* Exercise description *
Write out only the final part of the records below. It begins with the line that contains "scientific name: Tayassu pecari" and ends with the last line.

Stored data entries:
····················

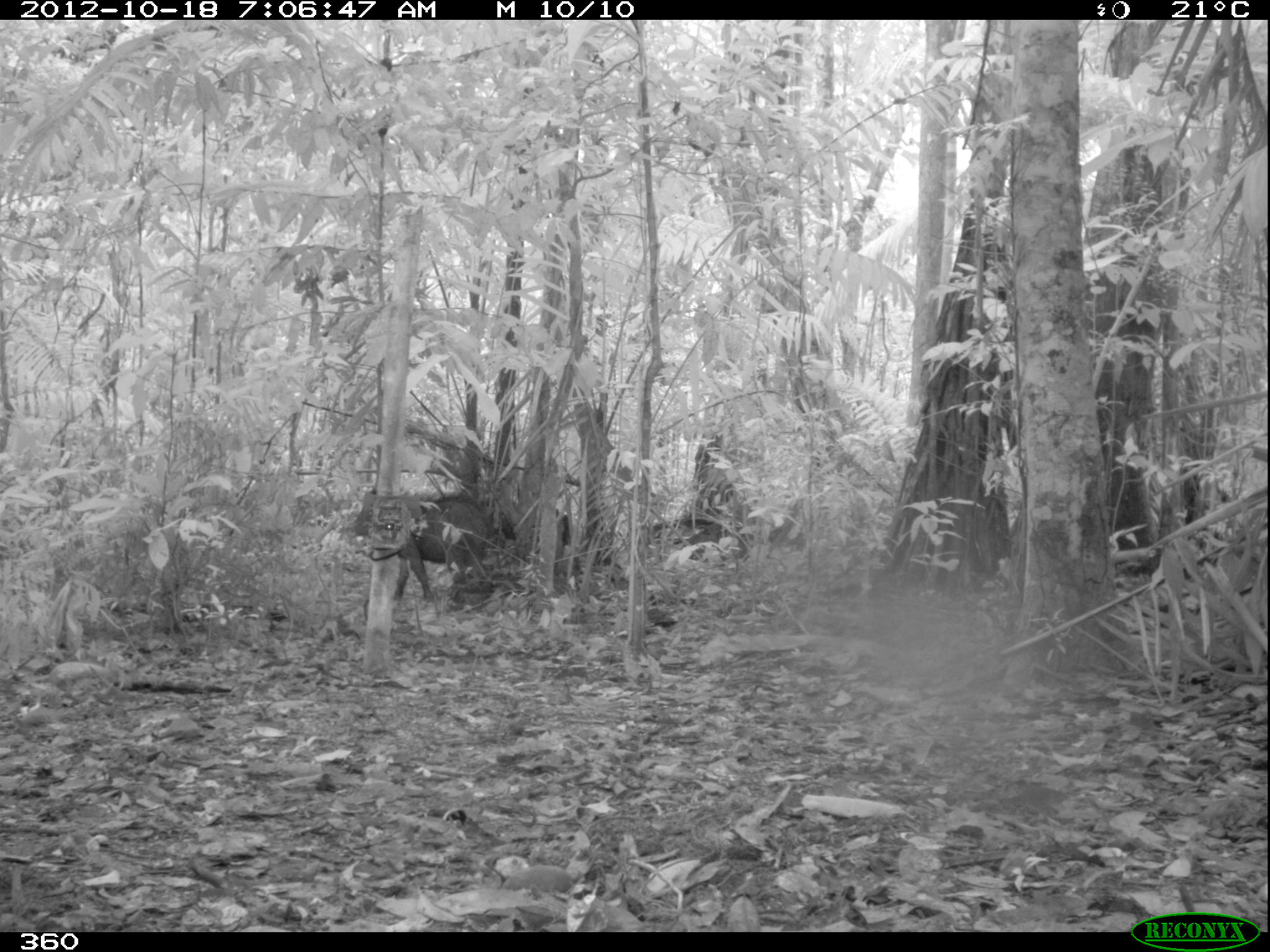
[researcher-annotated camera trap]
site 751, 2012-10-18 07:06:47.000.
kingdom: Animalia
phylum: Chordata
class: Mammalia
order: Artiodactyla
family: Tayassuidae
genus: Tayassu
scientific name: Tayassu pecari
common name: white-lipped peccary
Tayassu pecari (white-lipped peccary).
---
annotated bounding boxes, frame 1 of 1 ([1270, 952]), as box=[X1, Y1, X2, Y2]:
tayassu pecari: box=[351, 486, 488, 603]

····················

* Written solution *
scientific name: Tayassu pecari
common name: white-lipped peccary
Tayassu pecari (white-lipped peccary).
---
annotated bounding boxes, frame 1 of 1 ([1270, 952]), as box=[X1, Y1, X2, Y2]:
tayassu pecari: box=[351, 486, 488, 603]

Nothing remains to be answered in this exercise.